- **Короткое задание A**
Сколько ссыльных жило в деревушке Юрома, согласно тексту о ссылке Ворошилова?

- **Страница**
........
Неугомонного ссыльного переводят в Мезень, не ослабляя надзора. Ворошилов же и не думает успокаиваться. 22 января у него производят очередной обыск, и в руки полиции попадает опасный документ: черновик корреспонденции о жизни ссыльных в редакцию неизвестной жандармам газеты. Этого мало — в начале 1912 года среди ссыльных Архангельской, Вятской и Пермской губерний подпольно была проведена анкета об условиях жизни в ссылке. В феврале такой опрос состоялся в Мезенском уезде, и, разумеется, одним из главных инициаторов и осуществителей его был Ворошилов. Как только это стало известно губернатору, последовал приказ выслать смутьяна вон из уездного города.

Верстах в ста пятидесяти вверх по реке Мезени — деревушка Юрома. Деревушка-то маленькая, а ссыльных в ней — 70 человек. Они охотно принимают новичка в свой круг, и в этом доме начинаются собрания! То же и в селе Дорогорском, куда, поближе к городу Мезени, 3 июня 1912 года переводит его начальство.
........
- **Выдержки из данных**
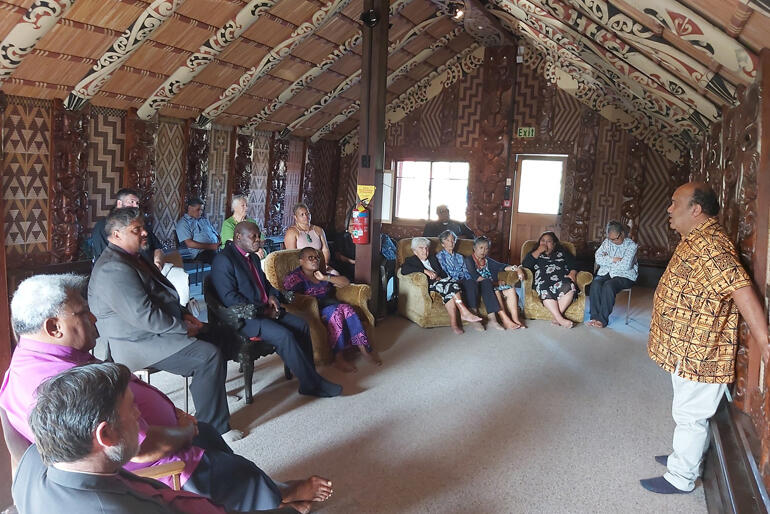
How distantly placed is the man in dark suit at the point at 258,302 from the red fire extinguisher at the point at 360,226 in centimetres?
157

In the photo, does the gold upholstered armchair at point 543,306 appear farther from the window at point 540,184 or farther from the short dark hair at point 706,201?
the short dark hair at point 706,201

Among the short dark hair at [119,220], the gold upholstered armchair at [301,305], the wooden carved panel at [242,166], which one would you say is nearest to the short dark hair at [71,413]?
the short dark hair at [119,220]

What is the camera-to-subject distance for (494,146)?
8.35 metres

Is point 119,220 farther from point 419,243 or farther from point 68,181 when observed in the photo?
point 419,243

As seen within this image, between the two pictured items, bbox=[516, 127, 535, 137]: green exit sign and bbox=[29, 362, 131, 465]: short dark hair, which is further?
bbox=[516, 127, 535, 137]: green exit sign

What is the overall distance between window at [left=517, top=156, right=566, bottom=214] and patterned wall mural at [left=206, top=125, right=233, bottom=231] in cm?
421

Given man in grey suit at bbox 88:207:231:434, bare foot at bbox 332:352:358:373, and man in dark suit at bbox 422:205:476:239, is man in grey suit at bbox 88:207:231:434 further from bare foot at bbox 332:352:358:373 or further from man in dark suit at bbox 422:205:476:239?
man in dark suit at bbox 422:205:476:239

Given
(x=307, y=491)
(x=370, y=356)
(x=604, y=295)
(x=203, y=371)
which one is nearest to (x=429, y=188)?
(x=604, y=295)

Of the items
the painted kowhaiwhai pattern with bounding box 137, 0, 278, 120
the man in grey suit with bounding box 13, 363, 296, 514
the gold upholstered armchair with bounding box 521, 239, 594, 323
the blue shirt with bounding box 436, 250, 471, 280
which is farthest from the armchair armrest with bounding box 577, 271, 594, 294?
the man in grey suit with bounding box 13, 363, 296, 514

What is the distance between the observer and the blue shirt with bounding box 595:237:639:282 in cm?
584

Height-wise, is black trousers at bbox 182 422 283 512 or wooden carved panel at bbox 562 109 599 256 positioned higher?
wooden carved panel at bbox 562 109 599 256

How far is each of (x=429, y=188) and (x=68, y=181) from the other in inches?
........
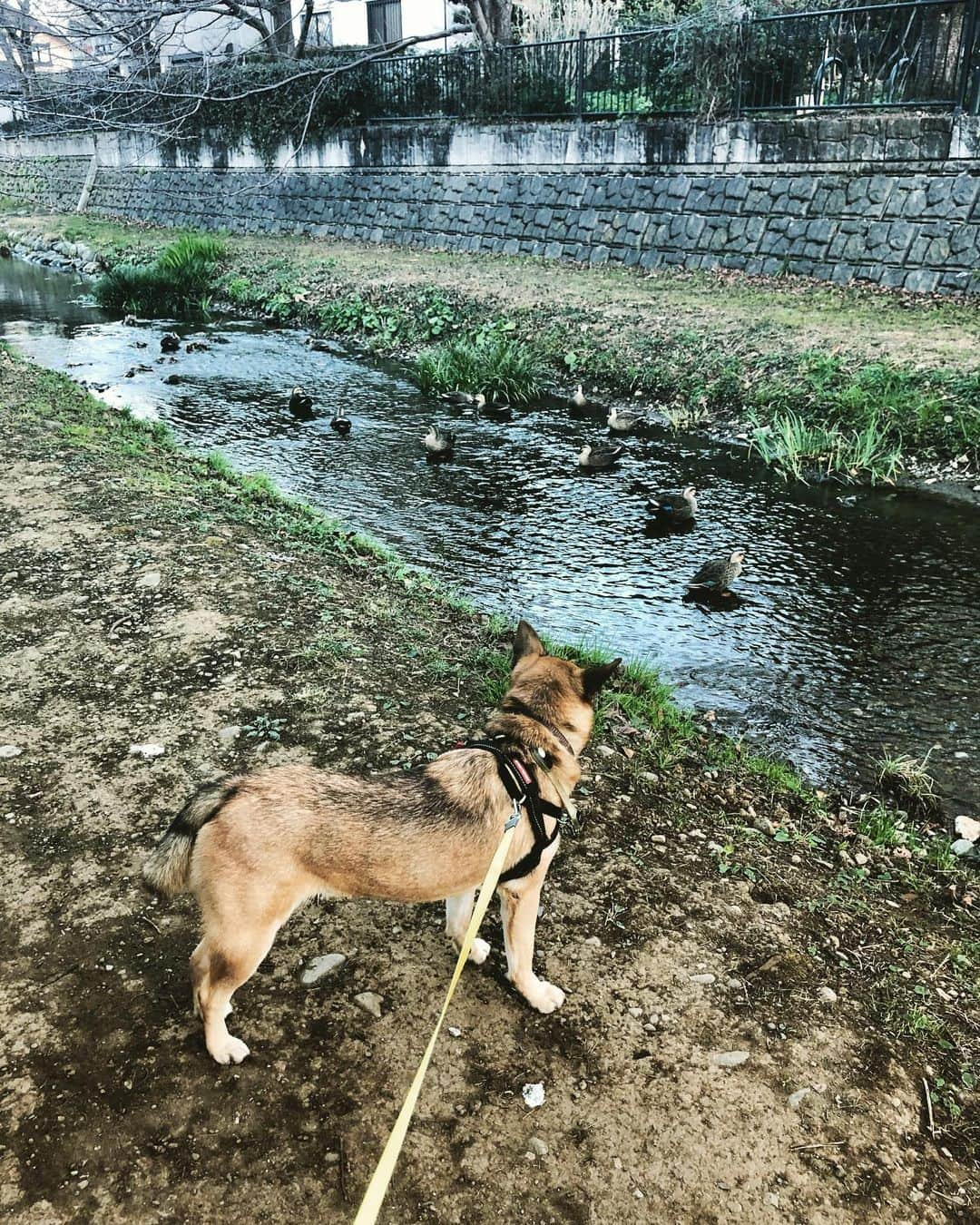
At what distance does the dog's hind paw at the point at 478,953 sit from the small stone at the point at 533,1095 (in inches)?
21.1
........
- **Короткое задание B**
Верните все строки записей, где встречается слово «between».

- **Итог упражнения A**
70 человек.

- **Итог упражнения B**
As seen within this image, between the two pictured items, bbox=[516, 127, 535, 137]: green exit sign and bbox=[29, 362, 131, 465]: short dark hair, which is further?
What is the overall distance between window at [left=517, top=156, right=566, bottom=214] and patterned wall mural at [left=206, top=125, right=233, bottom=231] in cm?
What is the distance between the observer and the blue shirt with bounding box 595:237:639:282 in cm?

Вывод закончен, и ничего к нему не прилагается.